SOURCE MATERIAL:
= Beginning of Section =

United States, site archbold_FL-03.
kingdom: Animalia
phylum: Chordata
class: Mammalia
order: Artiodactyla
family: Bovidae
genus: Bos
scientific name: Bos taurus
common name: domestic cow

= End of Section =
= Beginning of Section =

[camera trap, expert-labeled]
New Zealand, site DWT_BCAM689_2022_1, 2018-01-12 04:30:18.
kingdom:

= End of Section =

YOUR GOAL: Using the listing above, report each line that mentions the word "site".

EXERCISE RESPONSE:
United States, site archbold_FL-03.
New Zealand, site DWT_BCAM689_2022_1, 2018-01-12 04:30:18.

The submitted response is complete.